GOAL OF THE EXERCISE:
Copy the listing below from its first line through the line containing "<instances>", inclusive, replacing "each match" with "every match" and changing nothing else.

AVAILABLE RECORDS:
* * * * * * * * *

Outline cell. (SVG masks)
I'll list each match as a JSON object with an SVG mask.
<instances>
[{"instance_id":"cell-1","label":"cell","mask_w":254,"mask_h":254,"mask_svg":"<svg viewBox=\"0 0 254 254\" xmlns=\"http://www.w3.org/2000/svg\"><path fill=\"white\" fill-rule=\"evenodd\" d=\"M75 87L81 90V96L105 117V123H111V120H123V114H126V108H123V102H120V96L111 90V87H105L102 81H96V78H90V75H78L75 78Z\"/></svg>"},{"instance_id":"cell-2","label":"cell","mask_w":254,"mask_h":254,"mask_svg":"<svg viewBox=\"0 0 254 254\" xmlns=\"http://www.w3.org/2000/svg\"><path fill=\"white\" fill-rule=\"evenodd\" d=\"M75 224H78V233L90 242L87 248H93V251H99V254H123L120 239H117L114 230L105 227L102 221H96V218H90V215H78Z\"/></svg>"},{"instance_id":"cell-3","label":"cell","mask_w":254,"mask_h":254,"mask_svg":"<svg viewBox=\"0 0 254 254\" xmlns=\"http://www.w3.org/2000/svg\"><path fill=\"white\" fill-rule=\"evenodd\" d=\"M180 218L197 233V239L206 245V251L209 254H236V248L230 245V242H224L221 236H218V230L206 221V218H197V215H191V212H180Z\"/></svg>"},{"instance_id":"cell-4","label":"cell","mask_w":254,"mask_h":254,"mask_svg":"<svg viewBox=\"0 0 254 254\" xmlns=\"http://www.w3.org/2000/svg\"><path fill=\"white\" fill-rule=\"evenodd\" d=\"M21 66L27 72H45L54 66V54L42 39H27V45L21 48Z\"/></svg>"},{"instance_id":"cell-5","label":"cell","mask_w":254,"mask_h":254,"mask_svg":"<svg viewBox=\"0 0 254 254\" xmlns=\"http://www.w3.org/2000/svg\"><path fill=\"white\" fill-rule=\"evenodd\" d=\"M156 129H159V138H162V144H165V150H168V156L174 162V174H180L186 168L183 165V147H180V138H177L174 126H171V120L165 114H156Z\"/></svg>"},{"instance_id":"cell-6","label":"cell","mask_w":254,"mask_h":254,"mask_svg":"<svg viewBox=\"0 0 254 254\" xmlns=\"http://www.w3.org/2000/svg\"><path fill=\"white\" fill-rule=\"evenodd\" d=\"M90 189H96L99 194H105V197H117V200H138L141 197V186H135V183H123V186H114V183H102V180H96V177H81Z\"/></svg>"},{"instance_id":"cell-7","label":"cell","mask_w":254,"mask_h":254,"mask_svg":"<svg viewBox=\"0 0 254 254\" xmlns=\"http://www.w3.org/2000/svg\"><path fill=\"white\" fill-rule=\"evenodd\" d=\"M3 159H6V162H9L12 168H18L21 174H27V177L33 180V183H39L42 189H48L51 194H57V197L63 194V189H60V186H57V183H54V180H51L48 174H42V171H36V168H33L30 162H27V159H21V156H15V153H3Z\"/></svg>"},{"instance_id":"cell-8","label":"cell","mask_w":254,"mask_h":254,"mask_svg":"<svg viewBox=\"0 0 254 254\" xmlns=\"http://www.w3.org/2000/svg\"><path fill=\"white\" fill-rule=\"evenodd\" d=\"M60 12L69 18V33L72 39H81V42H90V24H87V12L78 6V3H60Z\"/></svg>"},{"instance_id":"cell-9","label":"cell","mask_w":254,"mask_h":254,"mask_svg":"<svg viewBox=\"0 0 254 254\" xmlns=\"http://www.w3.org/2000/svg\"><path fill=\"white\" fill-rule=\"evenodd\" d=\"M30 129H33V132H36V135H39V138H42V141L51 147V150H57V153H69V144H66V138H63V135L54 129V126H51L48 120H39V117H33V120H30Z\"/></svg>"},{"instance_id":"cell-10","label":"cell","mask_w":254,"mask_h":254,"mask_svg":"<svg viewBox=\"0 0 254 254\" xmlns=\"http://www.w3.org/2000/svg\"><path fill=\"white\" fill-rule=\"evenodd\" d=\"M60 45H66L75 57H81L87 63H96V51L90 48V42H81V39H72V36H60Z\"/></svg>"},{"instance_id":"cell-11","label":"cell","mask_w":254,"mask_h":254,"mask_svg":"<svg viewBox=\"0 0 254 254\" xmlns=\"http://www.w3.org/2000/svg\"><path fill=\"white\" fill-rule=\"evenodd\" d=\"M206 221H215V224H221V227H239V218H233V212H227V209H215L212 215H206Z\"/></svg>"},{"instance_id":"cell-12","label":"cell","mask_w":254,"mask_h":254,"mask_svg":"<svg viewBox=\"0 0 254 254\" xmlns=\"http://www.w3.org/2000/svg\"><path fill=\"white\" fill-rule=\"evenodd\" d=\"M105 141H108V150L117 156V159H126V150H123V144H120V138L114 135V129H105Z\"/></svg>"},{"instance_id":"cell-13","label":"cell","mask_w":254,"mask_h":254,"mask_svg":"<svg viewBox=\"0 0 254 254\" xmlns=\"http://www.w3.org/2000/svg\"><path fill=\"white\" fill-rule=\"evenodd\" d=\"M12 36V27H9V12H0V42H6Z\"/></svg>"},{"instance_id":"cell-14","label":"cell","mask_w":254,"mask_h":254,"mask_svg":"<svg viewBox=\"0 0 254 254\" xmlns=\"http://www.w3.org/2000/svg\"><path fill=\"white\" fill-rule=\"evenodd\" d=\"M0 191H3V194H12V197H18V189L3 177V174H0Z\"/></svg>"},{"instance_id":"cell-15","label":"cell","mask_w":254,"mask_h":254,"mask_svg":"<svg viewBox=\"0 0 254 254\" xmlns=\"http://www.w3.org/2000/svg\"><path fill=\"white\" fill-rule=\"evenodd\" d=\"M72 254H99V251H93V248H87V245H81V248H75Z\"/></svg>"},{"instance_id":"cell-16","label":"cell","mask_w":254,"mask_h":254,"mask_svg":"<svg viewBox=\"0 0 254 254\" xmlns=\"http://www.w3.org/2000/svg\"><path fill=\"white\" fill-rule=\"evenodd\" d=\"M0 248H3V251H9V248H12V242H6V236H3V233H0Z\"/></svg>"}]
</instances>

* * * * * * * * *

CORRECT RESULT:
Outline cell. (SVG masks)
I'll list every match as a JSON object with an SVG mask.
<instances>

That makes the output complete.